**PROBLEM REQUIREMENTS:** Swap "brown camel" for "tan camel" in the lines of the listing starting at the line containing "From the camera's" and ending at the last line of the listing, and give those lines again with nothing else changed.

**TASK MATERIAL:**
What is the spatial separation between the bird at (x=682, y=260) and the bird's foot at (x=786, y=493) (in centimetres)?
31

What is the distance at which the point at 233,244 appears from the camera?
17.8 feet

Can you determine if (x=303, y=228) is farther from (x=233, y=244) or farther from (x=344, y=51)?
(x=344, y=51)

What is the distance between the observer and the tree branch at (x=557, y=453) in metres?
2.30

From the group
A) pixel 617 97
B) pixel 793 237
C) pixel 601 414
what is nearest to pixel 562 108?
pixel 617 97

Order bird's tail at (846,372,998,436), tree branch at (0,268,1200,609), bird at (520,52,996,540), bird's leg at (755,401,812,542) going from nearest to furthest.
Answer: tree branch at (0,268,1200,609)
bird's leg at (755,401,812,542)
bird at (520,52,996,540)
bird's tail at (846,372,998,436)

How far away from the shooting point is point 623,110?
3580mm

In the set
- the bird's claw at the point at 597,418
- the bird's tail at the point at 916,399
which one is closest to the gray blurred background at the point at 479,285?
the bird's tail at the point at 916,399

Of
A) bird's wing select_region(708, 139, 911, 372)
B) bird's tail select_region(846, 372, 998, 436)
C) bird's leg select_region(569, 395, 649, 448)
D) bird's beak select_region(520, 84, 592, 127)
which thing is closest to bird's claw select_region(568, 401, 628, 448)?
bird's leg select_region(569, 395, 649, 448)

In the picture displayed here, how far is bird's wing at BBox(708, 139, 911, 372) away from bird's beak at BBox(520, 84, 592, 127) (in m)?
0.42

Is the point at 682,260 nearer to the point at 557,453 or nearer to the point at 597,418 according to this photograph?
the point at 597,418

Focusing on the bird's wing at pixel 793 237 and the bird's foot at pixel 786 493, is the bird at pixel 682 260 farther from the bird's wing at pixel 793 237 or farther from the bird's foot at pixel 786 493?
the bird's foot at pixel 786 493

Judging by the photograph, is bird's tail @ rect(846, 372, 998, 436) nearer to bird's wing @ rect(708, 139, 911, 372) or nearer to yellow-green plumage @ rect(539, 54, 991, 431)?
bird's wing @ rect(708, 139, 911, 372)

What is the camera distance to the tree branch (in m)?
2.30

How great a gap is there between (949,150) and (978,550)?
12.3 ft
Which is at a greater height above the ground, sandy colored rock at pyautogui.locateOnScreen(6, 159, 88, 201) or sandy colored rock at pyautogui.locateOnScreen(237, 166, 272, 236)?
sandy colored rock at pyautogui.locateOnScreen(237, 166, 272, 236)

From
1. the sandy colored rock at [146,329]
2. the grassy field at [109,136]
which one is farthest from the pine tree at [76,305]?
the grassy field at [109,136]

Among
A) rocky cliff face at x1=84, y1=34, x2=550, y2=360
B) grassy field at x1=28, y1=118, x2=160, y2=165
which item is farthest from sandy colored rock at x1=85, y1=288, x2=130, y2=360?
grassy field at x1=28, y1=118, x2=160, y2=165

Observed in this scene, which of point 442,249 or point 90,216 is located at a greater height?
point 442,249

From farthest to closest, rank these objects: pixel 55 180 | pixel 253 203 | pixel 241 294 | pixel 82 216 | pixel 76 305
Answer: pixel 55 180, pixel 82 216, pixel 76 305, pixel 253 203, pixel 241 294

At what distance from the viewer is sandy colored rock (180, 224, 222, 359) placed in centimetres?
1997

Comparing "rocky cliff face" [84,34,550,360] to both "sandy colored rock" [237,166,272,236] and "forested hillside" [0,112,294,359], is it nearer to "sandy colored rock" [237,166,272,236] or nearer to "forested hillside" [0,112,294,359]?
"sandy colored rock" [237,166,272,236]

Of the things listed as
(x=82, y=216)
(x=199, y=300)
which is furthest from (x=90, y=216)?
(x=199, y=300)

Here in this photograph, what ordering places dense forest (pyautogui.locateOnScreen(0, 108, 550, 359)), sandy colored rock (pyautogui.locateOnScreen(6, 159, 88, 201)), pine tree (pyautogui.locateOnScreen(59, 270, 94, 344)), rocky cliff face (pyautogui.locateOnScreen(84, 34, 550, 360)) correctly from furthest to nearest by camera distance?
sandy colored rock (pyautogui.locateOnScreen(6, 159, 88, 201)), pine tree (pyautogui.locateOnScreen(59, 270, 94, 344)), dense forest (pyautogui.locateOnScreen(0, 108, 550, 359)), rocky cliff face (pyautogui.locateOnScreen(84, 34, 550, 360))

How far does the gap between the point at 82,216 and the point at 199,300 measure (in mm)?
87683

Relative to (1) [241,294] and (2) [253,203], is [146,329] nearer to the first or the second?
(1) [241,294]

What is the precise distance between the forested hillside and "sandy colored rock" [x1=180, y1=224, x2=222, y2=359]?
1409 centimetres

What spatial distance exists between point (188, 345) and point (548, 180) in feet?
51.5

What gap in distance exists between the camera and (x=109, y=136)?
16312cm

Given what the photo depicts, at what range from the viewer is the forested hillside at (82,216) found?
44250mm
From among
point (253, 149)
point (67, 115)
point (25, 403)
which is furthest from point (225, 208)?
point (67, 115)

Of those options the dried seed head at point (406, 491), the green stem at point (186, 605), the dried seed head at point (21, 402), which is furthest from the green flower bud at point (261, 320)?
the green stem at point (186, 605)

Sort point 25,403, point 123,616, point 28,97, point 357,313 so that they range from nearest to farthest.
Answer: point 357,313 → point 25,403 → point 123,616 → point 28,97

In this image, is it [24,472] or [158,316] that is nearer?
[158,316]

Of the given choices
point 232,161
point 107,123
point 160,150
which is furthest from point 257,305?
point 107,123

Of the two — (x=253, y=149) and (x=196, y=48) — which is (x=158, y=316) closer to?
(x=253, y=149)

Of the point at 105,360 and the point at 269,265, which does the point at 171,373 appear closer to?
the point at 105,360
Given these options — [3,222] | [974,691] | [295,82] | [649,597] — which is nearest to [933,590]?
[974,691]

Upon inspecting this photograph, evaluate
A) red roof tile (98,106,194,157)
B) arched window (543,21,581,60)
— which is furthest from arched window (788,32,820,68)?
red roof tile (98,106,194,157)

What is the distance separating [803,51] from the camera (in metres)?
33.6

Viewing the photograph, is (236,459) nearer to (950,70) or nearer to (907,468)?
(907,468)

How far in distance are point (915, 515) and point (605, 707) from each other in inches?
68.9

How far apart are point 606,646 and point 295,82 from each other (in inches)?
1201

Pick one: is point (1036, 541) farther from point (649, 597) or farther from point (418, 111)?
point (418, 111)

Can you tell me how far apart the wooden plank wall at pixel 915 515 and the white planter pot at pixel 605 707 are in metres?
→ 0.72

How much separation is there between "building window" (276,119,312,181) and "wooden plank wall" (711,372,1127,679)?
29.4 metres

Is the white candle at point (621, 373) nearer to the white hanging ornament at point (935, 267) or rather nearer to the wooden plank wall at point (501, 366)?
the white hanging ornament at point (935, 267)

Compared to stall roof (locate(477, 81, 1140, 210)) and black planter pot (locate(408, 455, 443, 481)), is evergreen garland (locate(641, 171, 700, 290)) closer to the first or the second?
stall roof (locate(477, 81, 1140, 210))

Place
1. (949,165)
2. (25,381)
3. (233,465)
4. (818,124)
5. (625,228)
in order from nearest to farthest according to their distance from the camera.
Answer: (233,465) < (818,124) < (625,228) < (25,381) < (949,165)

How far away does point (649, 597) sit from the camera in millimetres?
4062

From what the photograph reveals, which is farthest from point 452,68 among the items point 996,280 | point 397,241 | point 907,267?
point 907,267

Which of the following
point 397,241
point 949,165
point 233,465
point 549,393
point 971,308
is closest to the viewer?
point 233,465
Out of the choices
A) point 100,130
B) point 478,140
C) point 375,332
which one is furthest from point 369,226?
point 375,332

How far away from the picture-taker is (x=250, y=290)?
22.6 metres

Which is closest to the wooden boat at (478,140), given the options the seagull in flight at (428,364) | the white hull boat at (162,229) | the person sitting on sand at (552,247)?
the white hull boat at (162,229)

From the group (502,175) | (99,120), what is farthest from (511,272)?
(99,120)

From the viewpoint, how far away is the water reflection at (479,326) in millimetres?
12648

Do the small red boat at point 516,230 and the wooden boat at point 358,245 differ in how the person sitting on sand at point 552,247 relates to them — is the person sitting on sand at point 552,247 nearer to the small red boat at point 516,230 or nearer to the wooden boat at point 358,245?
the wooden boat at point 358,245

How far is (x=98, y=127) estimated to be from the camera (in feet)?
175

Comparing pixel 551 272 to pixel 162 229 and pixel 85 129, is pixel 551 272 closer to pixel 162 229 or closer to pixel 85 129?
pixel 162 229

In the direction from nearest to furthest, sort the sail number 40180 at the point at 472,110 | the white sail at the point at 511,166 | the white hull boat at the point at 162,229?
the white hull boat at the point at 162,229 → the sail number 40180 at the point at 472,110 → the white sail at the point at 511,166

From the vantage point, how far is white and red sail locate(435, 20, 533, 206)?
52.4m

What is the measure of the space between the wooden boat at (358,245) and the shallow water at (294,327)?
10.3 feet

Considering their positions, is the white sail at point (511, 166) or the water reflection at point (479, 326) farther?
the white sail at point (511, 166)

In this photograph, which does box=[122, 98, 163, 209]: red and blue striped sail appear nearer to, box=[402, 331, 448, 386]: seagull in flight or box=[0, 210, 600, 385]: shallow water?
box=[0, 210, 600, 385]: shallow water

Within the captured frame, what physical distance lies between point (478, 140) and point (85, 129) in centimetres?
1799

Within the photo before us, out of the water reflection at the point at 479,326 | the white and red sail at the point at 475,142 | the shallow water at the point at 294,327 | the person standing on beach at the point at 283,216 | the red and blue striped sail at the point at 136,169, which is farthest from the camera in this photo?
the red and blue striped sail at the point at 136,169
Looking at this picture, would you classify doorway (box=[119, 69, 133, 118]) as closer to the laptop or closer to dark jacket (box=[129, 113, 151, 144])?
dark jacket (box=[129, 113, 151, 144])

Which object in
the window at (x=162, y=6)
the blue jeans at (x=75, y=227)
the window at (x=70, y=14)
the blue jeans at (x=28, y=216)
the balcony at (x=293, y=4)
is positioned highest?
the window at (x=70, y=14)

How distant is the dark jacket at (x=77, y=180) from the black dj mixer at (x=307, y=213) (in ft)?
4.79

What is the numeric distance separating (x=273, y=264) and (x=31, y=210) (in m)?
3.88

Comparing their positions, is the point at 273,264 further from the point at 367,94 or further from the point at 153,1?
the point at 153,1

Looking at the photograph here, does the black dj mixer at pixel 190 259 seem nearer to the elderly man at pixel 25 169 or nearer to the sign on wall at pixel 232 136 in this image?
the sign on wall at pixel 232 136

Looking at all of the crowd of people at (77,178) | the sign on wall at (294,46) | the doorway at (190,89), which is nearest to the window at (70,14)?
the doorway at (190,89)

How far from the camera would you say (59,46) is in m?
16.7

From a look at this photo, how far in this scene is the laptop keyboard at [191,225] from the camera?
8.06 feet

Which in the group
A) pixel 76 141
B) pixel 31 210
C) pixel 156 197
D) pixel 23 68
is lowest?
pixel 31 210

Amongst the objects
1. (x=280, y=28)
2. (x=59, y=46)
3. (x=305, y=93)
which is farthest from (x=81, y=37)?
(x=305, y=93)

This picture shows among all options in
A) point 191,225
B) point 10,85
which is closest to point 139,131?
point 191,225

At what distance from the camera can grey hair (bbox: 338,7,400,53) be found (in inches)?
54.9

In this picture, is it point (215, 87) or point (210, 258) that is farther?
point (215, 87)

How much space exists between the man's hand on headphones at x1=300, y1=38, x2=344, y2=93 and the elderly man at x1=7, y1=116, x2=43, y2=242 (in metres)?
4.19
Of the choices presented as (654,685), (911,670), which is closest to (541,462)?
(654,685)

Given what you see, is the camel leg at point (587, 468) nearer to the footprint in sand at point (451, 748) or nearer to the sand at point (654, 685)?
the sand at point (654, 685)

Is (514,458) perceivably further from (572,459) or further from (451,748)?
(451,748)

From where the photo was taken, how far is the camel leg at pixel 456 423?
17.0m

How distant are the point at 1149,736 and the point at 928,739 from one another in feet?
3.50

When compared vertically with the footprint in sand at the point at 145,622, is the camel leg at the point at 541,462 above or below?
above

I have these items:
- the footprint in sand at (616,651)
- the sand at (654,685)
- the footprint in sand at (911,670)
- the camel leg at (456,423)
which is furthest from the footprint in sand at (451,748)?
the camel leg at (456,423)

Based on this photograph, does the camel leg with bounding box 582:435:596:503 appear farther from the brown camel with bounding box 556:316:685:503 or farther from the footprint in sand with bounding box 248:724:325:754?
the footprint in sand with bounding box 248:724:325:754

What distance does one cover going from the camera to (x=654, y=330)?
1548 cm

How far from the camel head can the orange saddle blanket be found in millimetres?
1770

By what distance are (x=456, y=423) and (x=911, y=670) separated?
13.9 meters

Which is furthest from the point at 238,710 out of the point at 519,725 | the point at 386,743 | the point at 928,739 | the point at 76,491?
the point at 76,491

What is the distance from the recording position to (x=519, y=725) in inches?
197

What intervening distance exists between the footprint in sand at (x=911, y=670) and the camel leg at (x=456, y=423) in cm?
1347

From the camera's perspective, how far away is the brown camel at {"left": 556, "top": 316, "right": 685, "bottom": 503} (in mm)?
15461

**CORRECT ANSWER:**
From the camera's perspective, how far away is the tan camel at {"left": 556, "top": 316, "right": 685, "bottom": 503} (in mm)?
15461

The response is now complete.